Yeah .... 10-4 on pigeon pellets fed only before worked well lost the odd baby & adult at feeding time due to choking I think. Right now looking to cut costs without hurting birds. Now feeding Heritage show bird breeder & ace pellets great stuff but costly & then each pen leaves different seeds behind & at baby time can't starve to make th clean up all or babies suffer. Have doves , chickens & 2 pr pigeons on corn & turkey finish pellets babies 2wks old doin fine. Time will tell. Any suggestions? Ross


----------



## spirit wings (Mar 29, 2008)

Ross Howard said:


> Yeah .... 10-4 on pigeon pellets fed only before worked well lost the odd baby & adult at feeding time due to choking I think. Right now looking to cut costs without hurting birds. Now feeding Heritage show bird breeder & ace pellets great stuff but costly & then each pen leaves different seeds behind & at baby time can't starve to make th clean up all or babies suffer. Have doves , chickens & 2 pr pigeons on corn & turkey finish pellets babies 2wks old doin fine. Time will tell. Any suggestions?
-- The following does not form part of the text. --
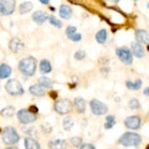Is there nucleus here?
<instances>
[{"instance_id":"f257e3e1","label":"nucleus","mask_w":149,"mask_h":149,"mask_svg":"<svg viewBox=\"0 0 149 149\" xmlns=\"http://www.w3.org/2000/svg\"><path fill=\"white\" fill-rule=\"evenodd\" d=\"M17 68L22 74H24V78L27 80L29 77L34 76L37 68V61L35 57L32 56H27V57H24L19 61Z\"/></svg>"},{"instance_id":"f03ea898","label":"nucleus","mask_w":149,"mask_h":149,"mask_svg":"<svg viewBox=\"0 0 149 149\" xmlns=\"http://www.w3.org/2000/svg\"><path fill=\"white\" fill-rule=\"evenodd\" d=\"M118 144L124 148H137L142 144V137L134 132H125L118 139Z\"/></svg>"},{"instance_id":"7ed1b4c3","label":"nucleus","mask_w":149,"mask_h":149,"mask_svg":"<svg viewBox=\"0 0 149 149\" xmlns=\"http://www.w3.org/2000/svg\"><path fill=\"white\" fill-rule=\"evenodd\" d=\"M1 141L5 146H15L20 141V134L14 127H5L1 132Z\"/></svg>"},{"instance_id":"20e7f679","label":"nucleus","mask_w":149,"mask_h":149,"mask_svg":"<svg viewBox=\"0 0 149 149\" xmlns=\"http://www.w3.org/2000/svg\"><path fill=\"white\" fill-rule=\"evenodd\" d=\"M16 118L17 120L20 122L21 124H31V123H35L37 120V116L36 113H34L30 109H26V108H22L20 111H17L16 113Z\"/></svg>"},{"instance_id":"39448f33","label":"nucleus","mask_w":149,"mask_h":149,"mask_svg":"<svg viewBox=\"0 0 149 149\" xmlns=\"http://www.w3.org/2000/svg\"><path fill=\"white\" fill-rule=\"evenodd\" d=\"M5 91L10 96H21V95H24V88H22V85L17 80H15V78L9 80L5 83Z\"/></svg>"},{"instance_id":"423d86ee","label":"nucleus","mask_w":149,"mask_h":149,"mask_svg":"<svg viewBox=\"0 0 149 149\" xmlns=\"http://www.w3.org/2000/svg\"><path fill=\"white\" fill-rule=\"evenodd\" d=\"M54 109H55V112H57L58 114L66 116L71 112L72 103H71V101L67 100V98H61L54 103Z\"/></svg>"},{"instance_id":"0eeeda50","label":"nucleus","mask_w":149,"mask_h":149,"mask_svg":"<svg viewBox=\"0 0 149 149\" xmlns=\"http://www.w3.org/2000/svg\"><path fill=\"white\" fill-rule=\"evenodd\" d=\"M116 55H117L119 61L122 63H124V65H127V66H130V65L133 63V55H132L130 49L124 47V46L118 47L117 50H116Z\"/></svg>"},{"instance_id":"6e6552de","label":"nucleus","mask_w":149,"mask_h":149,"mask_svg":"<svg viewBox=\"0 0 149 149\" xmlns=\"http://www.w3.org/2000/svg\"><path fill=\"white\" fill-rule=\"evenodd\" d=\"M90 108L93 116H97V117H101V116L107 114L108 112V107L107 104H104L102 101L100 100H92L90 102Z\"/></svg>"},{"instance_id":"1a4fd4ad","label":"nucleus","mask_w":149,"mask_h":149,"mask_svg":"<svg viewBox=\"0 0 149 149\" xmlns=\"http://www.w3.org/2000/svg\"><path fill=\"white\" fill-rule=\"evenodd\" d=\"M16 0H0V15L9 16L15 11Z\"/></svg>"},{"instance_id":"9d476101","label":"nucleus","mask_w":149,"mask_h":149,"mask_svg":"<svg viewBox=\"0 0 149 149\" xmlns=\"http://www.w3.org/2000/svg\"><path fill=\"white\" fill-rule=\"evenodd\" d=\"M124 125L125 128H128L130 130H137L142 127V119L138 116H129L124 119Z\"/></svg>"},{"instance_id":"9b49d317","label":"nucleus","mask_w":149,"mask_h":149,"mask_svg":"<svg viewBox=\"0 0 149 149\" xmlns=\"http://www.w3.org/2000/svg\"><path fill=\"white\" fill-rule=\"evenodd\" d=\"M24 47H25L24 42H22L20 39H17V37H14V39L10 40V42H9V49H10V51L14 54L20 52V51L24 50Z\"/></svg>"},{"instance_id":"f8f14e48","label":"nucleus","mask_w":149,"mask_h":149,"mask_svg":"<svg viewBox=\"0 0 149 149\" xmlns=\"http://www.w3.org/2000/svg\"><path fill=\"white\" fill-rule=\"evenodd\" d=\"M130 51H132V55L136 56V57H138V58H142V57L146 56V50H144V46L142 44H139L138 41H136V42H132Z\"/></svg>"},{"instance_id":"ddd939ff","label":"nucleus","mask_w":149,"mask_h":149,"mask_svg":"<svg viewBox=\"0 0 149 149\" xmlns=\"http://www.w3.org/2000/svg\"><path fill=\"white\" fill-rule=\"evenodd\" d=\"M47 16L49 15L45 11H42V10H36V11H34V14H32L31 19L35 21V24L42 25V24H45V22L47 21Z\"/></svg>"},{"instance_id":"4468645a","label":"nucleus","mask_w":149,"mask_h":149,"mask_svg":"<svg viewBox=\"0 0 149 149\" xmlns=\"http://www.w3.org/2000/svg\"><path fill=\"white\" fill-rule=\"evenodd\" d=\"M58 14H60V17L63 19V20H70L72 17V9L67 4H62L58 9Z\"/></svg>"},{"instance_id":"2eb2a0df","label":"nucleus","mask_w":149,"mask_h":149,"mask_svg":"<svg viewBox=\"0 0 149 149\" xmlns=\"http://www.w3.org/2000/svg\"><path fill=\"white\" fill-rule=\"evenodd\" d=\"M136 39L139 44H142V45H148L149 44V34H148V31L147 30H137L136 31Z\"/></svg>"},{"instance_id":"dca6fc26","label":"nucleus","mask_w":149,"mask_h":149,"mask_svg":"<svg viewBox=\"0 0 149 149\" xmlns=\"http://www.w3.org/2000/svg\"><path fill=\"white\" fill-rule=\"evenodd\" d=\"M24 148H26V149H40L41 146H40V143L35 139V137L27 136L24 139Z\"/></svg>"},{"instance_id":"f3484780","label":"nucleus","mask_w":149,"mask_h":149,"mask_svg":"<svg viewBox=\"0 0 149 149\" xmlns=\"http://www.w3.org/2000/svg\"><path fill=\"white\" fill-rule=\"evenodd\" d=\"M29 92H30V95L34 97H44L46 95L45 88L41 87L39 83H37V85H31L29 87Z\"/></svg>"},{"instance_id":"a211bd4d","label":"nucleus","mask_w":149,"mask_h":149,"mask_svg":"<svg viewBox=\"0 0 149 149\" xmlns=\"http://www.w3.org/2000/svg\"><path fill=\"white\" fill-rule=\"evenodd\" d=\"M73 106H74V109H76L78 113H85L86 112V101L82 98V97H77L74 98L73 101Z\"/></svg>"},{"instance_id":"6ab92c4d","label":"nucleus","mask_w":149,"mask_h":149,"mask_svg":"<svg viewBox=\"0 0 149 149\" xmlns=\"http://www.w3.org/2000/svg\"><path fill=\"white\" fill-rule=\"evenodd\" d=\"M13 70L8 63H1L0 65V80H6L11 76Z\"/></svg>"},{"instance_id":"aec40b11","label":"nucleus","mask_w":149,"mask_h":149,"mask_svg":"<svg viewBox=\"0 0 149 149\" xmlns=\"http://www.w3.org/2000/svg\"><path fill=\"white\" fill-rule=\"evenodd\" d=\"M39 68H40V72L42 74H47L52 71V66H51V62L49 60H41L40 65H39Z\"/></svg>"},{"instance_id":"412c9836","label":"nucleus","mask_w":149,"mask_h":149,"mask_svg":"<svg viewBox=\"0 0 149 149\" xmlns=\"http://www.w3.org/2000/svg\"><path fill=\"white\" fill-rule=\"evenodd\" d=\"M142 80L141 78H137L136 81H127L125 82V87L128 88V90H130V91H138L139 88L142 87Z\"/></svg>"},{"instance_id":"4be33fe9","label":"nucleus","mask_w":149,"mask_h":149,"mask_svg":"<svg viewBox=\"0 0 149 149\" xmlns=\"http://www.w3.org/2000/svg\"><path fill=\"white\" fill-rule=\"evenodd\" d=\"M107 39H108V34H107V30L102 29L100 31H97L96 34V41L101 45H104L107 42Z\"/></svg>"},{"instance_id":"5701e85b","label":"nucleus","mask_w":149,"mask_h":149,"mask_svg":"<svg viewBox=\"0 0 149 149\" xmlns=\"http://www.w3.org/2000/svg\"><path fill=\"white\" fill-rule=\"evenodd\" d=\"M32 8H34V5H32L31 1H24L19 5V13H20L21 15H25V14L30 13L32 10Z\"/></svg>"},{"instance_id":"b1692460","label":"nucleus","mask_w":149,"mask_h":149,"mask_svg":"<svg viewBox=\"0 0 149 149\" xmlns=\"http://www.w3.org/2000/svg\"><path fill=\"white\" fill-rule=\"evenodd\" d=\"M39 85L46 90V88H51L54 86V81L51 80L50 77H47V76H45V74H44V76H41L39 78Z\"/></svg>"},{"instance_id":"393cba45","label":"nucleus","mask_w":149,"mask_h":149,"mask_svg":"<svg viewBox=\"0 0 149 149\" xmlns=\"http://www.w3.org/2000/svg\"><path fill=\"white\" fill-rule=\"evenodd\" d=\"M66 141L65 139H52L49 142V148H66Z\"/></svg>"},{"instance_id":"a878e982","label":"nucleus","mask_w":149,"mask_h":149,"mask_svg":"<svg viewBox=\"0 0 149 149\" xmlns=\"http://www.w3.org/2000/svg\"><path fill=\"white\" fill-rule=\"evenodd\" d=\"M116 125V117L113 114H108L106 116V122H104V128L106 129H111Z\"/></svg>"},{"instance_id":"bb28decb","label":"nucleus","mask_w":149,"mask_h":149,"mask_svg":"<svg viewBox=\"0 0 149 149\" xmlns=\"http://www.w3.org/2000/svg\"><path fill=\"white\" fill-rule=\"evenodd\" d=\"M47 21H49L52 26L57 27V29H61V27H62V21L58 20V19L56 17L55 15H49V16H47Z\"/></svg>"},{"instance_id":"cd10ccee","label":"nucleus","mask_w":149,"mask_h":149,"mask_svg":"<svg viewBox=\"0 0 149 149\" xmlns=\"http://www.w3.org/2000/svg\"><path fill=\"white\" fill-rule=\"evenodd\" d=\"M73 125H74V122H73V119L71 117H65V119L62 120V127L65 130H71L73 128Z\"/></svg>"},{"instance_id":"c85d7f7f","label":"nucleus","mask_w":149,"mask_h":149,"mask_svg":"<svg viewBox=\"0 0 149 149\" xmlns=\"http://www.w3.org/2000/svg\"><path fill=\"white\" fill-rule=\"evenodd\" d=\"M14 114H15V108L13 106H8L1 111V116L5 118H11Z\"/></svg>"},{"instance_id":"c756f323","label":"nucleus","mask_w":149,"mask_h":149,"mask_svg":"<svg viewBox=\"0 0 149 149\" xmlns=\"http://www.w3.org/2000/svg\"><path fill=\"white\" fill-rule=\"evenodd\" d=\"M129 106V108L130 109H133V111H137V109H139L141 108V102H139L137 98H132V100H129V103H128Z\"/></svg>"},{"instance_id":"7c9ffc66","label":"nucleus","mask_w":149,"mask_h":149,"mask_svg":"<svg viewBox=\"0 0 149 149\" xmlns=\"http://www.w3.org/2000/svg\"><path fill=\"white\" fill-rule=\"evenodd\" d=\"M67 39H70L71 41H73V42H78V41H81L82 40V35L80 34V32H73V34L71 35H68L67 36Z\"/></svg>"},{"instance_id":"2f4dec72","label":"nucleus","mask_w":149,"mask_h":149,"mask_svg":"<svg viewBox=\"0 0 149 149\" xmlns=\"http://www.w3.org/2000/svg\"><path fill=\"white\" fill-rule=\"evenodd\" d=\"M73 57H74V60H77V61H82V60L86 58V52L83 50H78L74 52Z\"/></svg>"},{"instance_id":"473e14b6","label":"nucleus","mask_w":149,"mask_h":149,"mask_svg":"<svg viewBox=\"0 0 149 149\" xmlns=\"http://www.w3.org/2000/svg\"><path fill=\"white\" fill-rule=\"evenodd\" d=\"M24 132H25L29 137H36V136H37V130H36V128H34V127L24 128Z\"/></svg>"},{"instance_id":"72a5a7b5","label":"nucleus","mask_w":149,"mask_h":149,"mask_svg":"<svg viewBox=\"0 0 149 149\" xmlns=\"http://www.w3.org/2000/svg\"><path fill=\"white\" fill-rule=\"evenodd\" d=\"M70 143H71V144H72V147H74V148H80L81 143H82V139H81V138H78V137H74V138H71V139H70Z\"/></svg>"},{"instance_id":"f704fd0d","label":"nucleus","mask_w":149,"mask_h":149,"mask_svg":"<svg viewBox=\"0 0 149 149\" xmlns=\"http://www.w3.org/2000/svg\"><path fill=\"white\" fill-rule=\"evenodd\" d=\"M76 31H77L76 26H73V25H70V26H67V27H66V36L71 35V34H73V32H76Z\"/></svg>"},{"instance_id":"c9c22d12","label":"nucleus","mask_w":149,"mask_h":149,"mask_svg":"<svg viewBox=\"0 0 149 149\" xmlns=\"http://www.w3.org/2000/svg\"><path fill=\"white\" fill-rule=\"evenodd\" d=\"M80 148L81 149H96V147L93 146V144H91V143H81Z\"/></svg>"},{"instance_id":"e433bc0d","label":"nucleus","mask_w":149,"mask_h":149,"mask_svg":"<svg viewBox=\"0 0 149 149\" xmlns=\"http://www.w3.org/2000/svg\"><path fill=\"white\" fill-rule=\"evenodd\" d=\"M41 129H42L45 133H50L51 132V127H50V125H47V123H46V124L44 123L42 125H41Z\"/></svg>"},{"instance_id":"4c0bfd02","label":"nucleus","mask_w":149,"mask_h":149,"mask_svg":"<svg viewBox=\"0 0 149 149\" xmlns=\"http://www.w3.org/2000/svg\"><path fill=\"white\" fill-rule=\"evenodd\" d=\"M143 93H144V96H146V97H148V96H149V87H146V88H144Z\"/></svg>"},{"instance_id":"58836bf2","label":"nucleus","mask_w":149,"mask_h":149,"mask_svg":"<svg viewBox=\"0 0 149 149\" xmlns=\"http://www.w3.org/2000/svg\"><path fill=\"white\" fill-rule=\"evenodd\" d=\"M39 1H40L41 4H44V5H47V4L50 3V0H39Z\"/></svg>"},{"instance_id":"ea45409f","label":"nucleus","mask_w":149,"mask_h":149,"mask_svg":"<svg viewBox=\"0 0 149 149\" xmlns=\"http://www.w3.org/2000/svg\"><path fill=\"white\" fill-rule=\"evenodd\" d=\"M102 73L107 76V73H108V68H103V70H102Z\"/></svg>"},{"instance_id":"a19ab883","label":"nucleus","mask_w":149,"mask_h":149,"mask_svg":"<svg viewBox=\"0 0 149 149\" xmlns=\"http://www.w3.org/2000/svg\"><path fill=\"white\" fill-rule=\"evenodd\" d=\"M107 1H109V3H118L119 0H107Z\"/></svg>"},{"instance_id":"79ce46f5","label":"nucleus","mask_w":149,"mask_h":149,"mask_svg":"<svg viewBox=\"0 0 149 149\" xmlns=\"http://www.w3.org/2000/svg\"><path fill=\"white\" fill-rule=\"evenodd\" d=\"M133 1H138V0H133Z\"/></svg>"}]
</instances>
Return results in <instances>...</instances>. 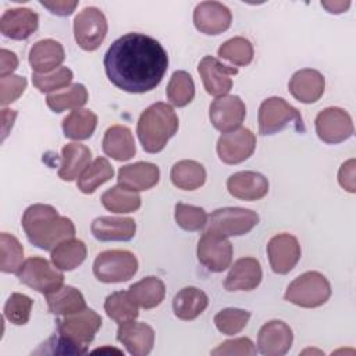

Ross


well if babies doing well, stick with it!, always put your birds first and you can't go wrong.


----------



## ezemaxima (Jan 12, 2008)

I'm feeding my old birds a mixture of whole corn and layer pellets (chicken)


----------



## Ross Howard (Nov 26, 2009)

*Pellets*

What about young?


----------



## Guest (May 15, 2010)

Ross Howard said:


> What about young?


I feed my birds a 1/2 pellets half grain mixture and have yet to have a problem even with my tipplers which are a smaller breed then homers ...


----------